In summary, MLSuite offers a full suite of functionalities to treat a machine learning model as a product: upload and manage models, define input contracts, interact with models through autogenerated UIs, validate their outputs, and iterate with new data – all through a unified web interface.
MLSuite’s architecture is modular and follows a microservices-inspired design. The system is composed of several interacting components, each with a specific role. At a high level, the architecture consists of:
-
Frontend – React SPA (with MLForm): The user interface is a single-page application built with React and TypeScript. It uses the MLForm library to dynamically render forms from JSON schemas (signatures). This frontend provides all the visuals: model catalog, forms for input, tables for prediction history, etc. When a user interacts (e.g. submitting a prediction or uploading a model), the React app calls the backend REST API. The UI is protected by login – unauthenticated users are redirected to the OAuth2 login flow.
-
Backend API – Spring Boot (Java): The core of MLSuite is a Spring Boot application that serves as the API Gateway and orchestrator. This backend exposes RESTful endpoints for all operations (model management, signature CRUD, running a prediction, fetching history, etc.). It handles authentication via Spring Security with OAuth2 (delegating to Google/GitHub and maintaining user sessions). The backend contains the business logic to validate inputs against the schema and ensures that each prediction request is routed to the correct model and signature. It also interacts with the database to store/retrieve models, signatures, users, and predictions. In essence, the Spring Boot API coordinates the other parts: it receives requests from the frontend, checks permissions and data validity, calls the ML analyzer service for predictions, and returns results back to the frontend.
-
Analyzer Service – FastAPI (Python): The analyzer is a Python microservice (using FastAPI) responsible for the heavy lifting of loading ML models and executing predictions. When a prediction request comes in, the Spring Boot backend forwards the request to this service (over HTTPS). The FastAPI analyzer takes the model, and runs the model’s predict method on the input data. It uses the MLSchema library to ensure the input conforms to the expected schema (for extra safety) and then returns the prediction result (and any metadata) back to the Java backend. By isolating this functionality in a Python service, MLSuite can leverage Python’s rich ML ecosystem (scikit-learn, pandas, etc.) while keeping the main API in Java. This design also paves the way to support multiple backend frameworks in the future (for example, separate services for R models, TensorFlow/PyTorch models, etc., each with their own runtime). In the current implementation, the analyzer supports scikit-learn models; the architecture is designed to be extensible via a plugin mechanism to add more.
-
Database – PostgreSQL: All persistent data is stored in a PostgreSQL relational database. The data schema includes tables for Users, Models, Signatures, and Predictions (along with related entities). Whenever a user uploads a model, a record is created in the Models table (with metadata like name, owner, file path, etc.). Each signature is stored (likely as a JSON schema or as structured fields) linked to its model and with version info. Predictions are logged with a reference to the model & signature used, a blob of input data, the output result, status (pending/validated), timestamps, and optional feedback annotation. Using a SQL database ensures strong consistency and the ability to write complex queries (for example, to find all predictions of a certain model version that were marked incorrect, etc.). The Spring Boot backend uses an ORM (or JDBC) to interact with PostgreSQL.

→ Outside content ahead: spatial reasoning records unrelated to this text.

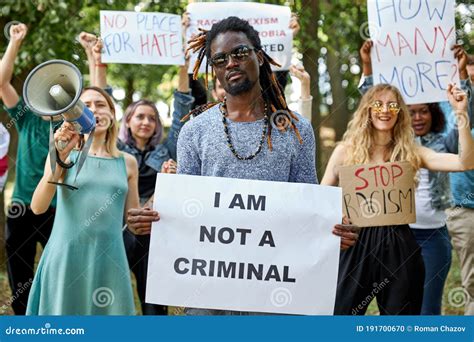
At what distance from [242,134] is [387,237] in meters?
1.46

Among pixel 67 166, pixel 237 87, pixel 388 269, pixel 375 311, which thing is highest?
pixel 237 87

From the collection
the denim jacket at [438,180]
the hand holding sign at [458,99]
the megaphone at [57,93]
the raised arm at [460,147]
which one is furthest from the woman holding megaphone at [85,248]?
the denim jacket at [438,180]

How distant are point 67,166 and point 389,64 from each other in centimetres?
223

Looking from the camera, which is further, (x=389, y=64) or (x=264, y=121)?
(x=389, y=64)

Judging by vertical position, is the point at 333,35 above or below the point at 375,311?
above

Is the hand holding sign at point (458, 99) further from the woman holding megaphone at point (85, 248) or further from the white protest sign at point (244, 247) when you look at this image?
the woman holding megaphone at point (85, 248)

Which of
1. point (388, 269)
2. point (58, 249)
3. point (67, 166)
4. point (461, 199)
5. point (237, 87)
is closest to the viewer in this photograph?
point (237, 87)

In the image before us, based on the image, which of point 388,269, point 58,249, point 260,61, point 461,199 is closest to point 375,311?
point 461,199

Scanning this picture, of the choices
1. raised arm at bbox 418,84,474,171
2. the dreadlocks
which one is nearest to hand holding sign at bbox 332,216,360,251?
the dreadlocks

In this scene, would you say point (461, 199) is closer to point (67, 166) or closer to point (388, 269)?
point (388, 269)

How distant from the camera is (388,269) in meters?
4.15

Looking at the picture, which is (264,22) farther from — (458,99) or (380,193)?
(380,193)

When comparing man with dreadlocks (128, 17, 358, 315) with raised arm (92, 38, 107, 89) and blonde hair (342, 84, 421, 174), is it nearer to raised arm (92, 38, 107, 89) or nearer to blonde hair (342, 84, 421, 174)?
blonde hair (342, 84, 421, 174)

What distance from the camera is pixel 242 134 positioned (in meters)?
3.04
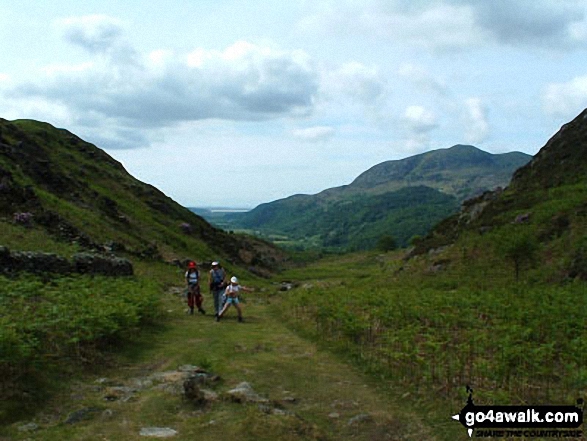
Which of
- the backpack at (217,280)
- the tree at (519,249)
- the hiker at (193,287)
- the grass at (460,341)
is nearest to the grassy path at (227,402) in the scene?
the grass at (460,341)

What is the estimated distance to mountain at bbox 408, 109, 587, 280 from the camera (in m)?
32.8

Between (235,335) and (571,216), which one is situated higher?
(571,216)

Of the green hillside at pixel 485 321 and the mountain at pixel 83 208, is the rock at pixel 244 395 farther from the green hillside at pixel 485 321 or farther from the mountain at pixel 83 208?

All components are containerized and defined in the Docker Compose configuration, which makes it easy to deploy the whole stack together. Here’s a simplified overview of how these pieces interact:
flowchart LR
subgraph Client
UI[User Browser<br/> React SPA]
end
subgraph Server
API[Spring Boot API<br/> Java Backend ]
ML[FastAPI Analyzer<br/> Python Service ]
DB[PostgreSQL Database]
end
subgraph OAuth_Providers
Google[Google OAuth]
GitHub[GitHub OAuth]
end
UI --Requests--> API
UI --OAuth Login--> API
API --Browser Redirect--> Google
API --Browser Redirect--> GitHub
Google --OAuth Callback--> API
GitHub --OAuth Callback--> API
API --DB Queries--> DB
API --Prediction Job--> ML
ML --Result--> API
API --Response--> UI
Communication flow: When a user logs in, the React app redirects to the Spring Boot API’s OAuth endpoint, which then redirects the user to Google or GitHub. After authentication, the OAuth provider sends the user back with a token, and the Spring backend creates a session. Now authenticated, the user can use the app. When the user uploads a model or creates a signature, the frontend sends a request to the Spring Boot API, which stores the model (possibly as a file on disk or object in the database) and records metadata in PostgreSQL. If a sample dataset is provided, the Spring backend might call the FastAPI service (or use an internal routine) to analyze it and produce an initial schema. When the user wants to run a prediction, the frontend sends the input data to the Spring API, which validates it against the selected signature, then calls the FastAPI analyzer with the model and input. The analyzer takes the model and computes the prediction. The result is sent back to the Spring API, which stores the new Prediction record in PostgreSQL and forwards the result to the frontend to display. If the user provides feedback on that prediction, another API call updates the record in the DB. This separation of concerns (UI, API, ML processing, storage) makes the system scalable and easier to maintain.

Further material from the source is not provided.